The end of the eighteenth century also saw a rise in the number of Catholic Irish entering America, although they were still outnumbered by Irish Protestants. The failed 1798 Rebellion of the United Irishmen forced many surviving Protestants and Catholics to flee prosecution or subsequent sectarian violence in Ireland. The United Irishmen themselves, with their classical republican tradition, turned to America as a natural sanctuary. Their skills in political organization and newspaper publishing along with the timing of their arrival had a significant impact on the debate between Federalists and Jeffersonian Republicans. Irish Protestants and Catholics united behind the Republican banner in opposition to the Federalists' implementation of the Alien and Sedition Acts and their attempts to keep United Irishmen out of America. The United Irishmen immigrants, such as the successful newspaperman Matthew Carey, pushed for a wider political franchise and a more egalitarian and accessible legal system. Their ideas became the hallmarks of what Americans proudly called democracy by the end of the War of 1812. The post-Revolutionary period saw increasing numbers of Irish and those of Irish descent successfully involved in American politics. Some became influential in local and regional party politics, especially in Philadelphia and New York, while others like the Scots-Irish Andrew Jackson and John C. Calhoun were elected to the highest national offices.

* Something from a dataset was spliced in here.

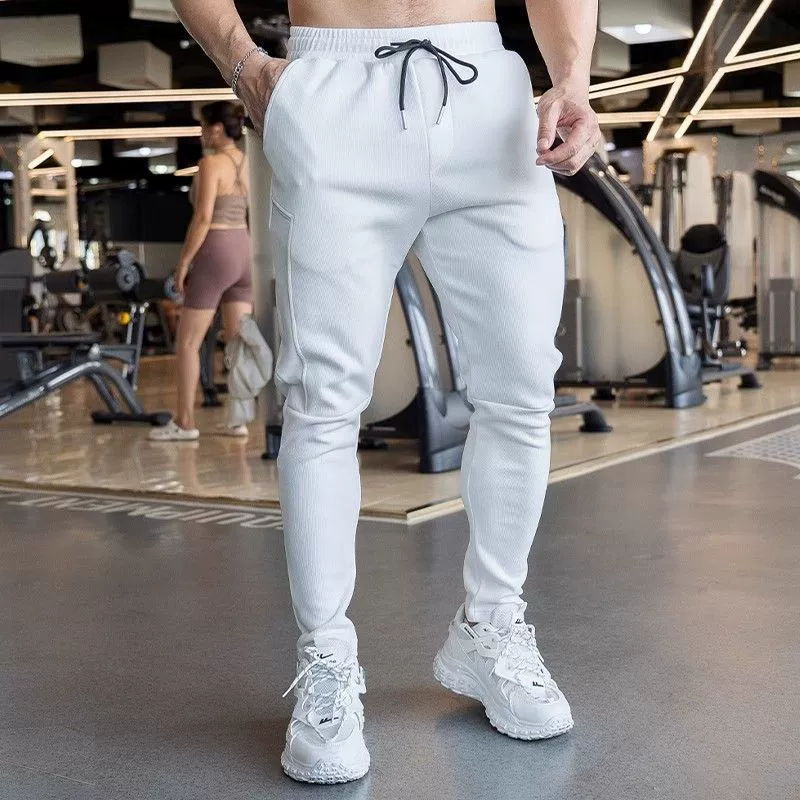 Мужские спортивные фитнес-брюки для бега, стройные, высокие, повседневные осенние и зимние обтягиваемые, бархатные, утолщенные тренировочные брюки, мужские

After 1800 the competition for Irish land coupled with the increased commercialization of agriculture pushed more and more Catholics out of Ireland. The era of Irish Catholic immigration had begun, with the numbers of Catholic immigrants doubling every twenty years—a full forty years before the Great Famine. By the 1810s Irish Societies were appearing in major American cities to help new immigrants find housing, jobs, and community. Ulster Scots adopted the label "Scotch-Irish" in this period to distinguish themselves from the growing enclaves of Catholic Irish immigrants. However, this was the most overt sign of sectarian differences. It seemed for the brief period of the 1820s, up through the inauguration of President Andrew Jackson, that the Irish in America would be able to put aside the religious and cultural differences that had marked them so profoundly in Ireland. This time of relative peace was broken by a mass southern Irish migration in the 1830s that sparked Irish sectarian differences and further fueled the rise of the anti-immigrant, anti–Irish Catholic hatred known as nativism.